- Opening Delimiter -
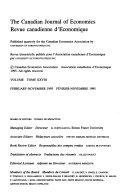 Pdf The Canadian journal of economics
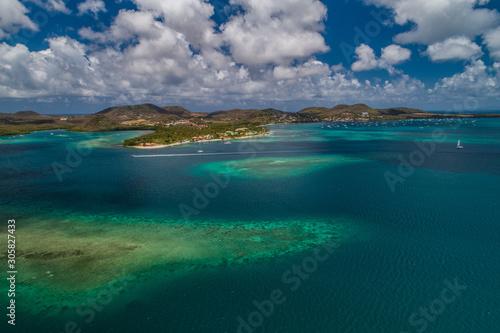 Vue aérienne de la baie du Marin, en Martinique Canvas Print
- Closing Delimiter -
- Opening Delimiter -
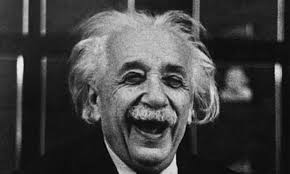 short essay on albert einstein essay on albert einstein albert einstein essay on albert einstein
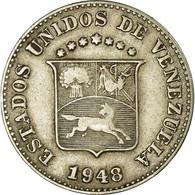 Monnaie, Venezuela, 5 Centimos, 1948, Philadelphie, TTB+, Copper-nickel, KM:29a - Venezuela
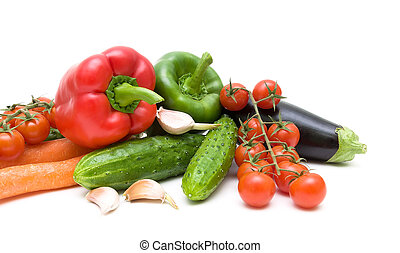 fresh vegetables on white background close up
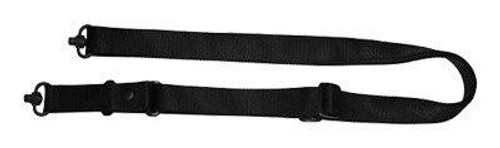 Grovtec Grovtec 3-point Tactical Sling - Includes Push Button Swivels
- Closing Delimiter -
• Problem requirements
Above are entries with pictures among them. Write out exactly the lines from the one containing "short essay on" through the one containing "Grovtec Grovtec 3-point", ends included, and leave those pictures out.

• Response
 short essay on albert einstein essay on albert einstein albert einstein essay on albert einstein
 Monnaie, Venezuela, 5 Centimos, 1948, Philadelphie, TTB+, Copper-nickel, KM:29a - Venezuela
 fresh vegetables on white background close up
 Grovtec Grovtec 3-point Tactical Sling - Includes Push Button Swivels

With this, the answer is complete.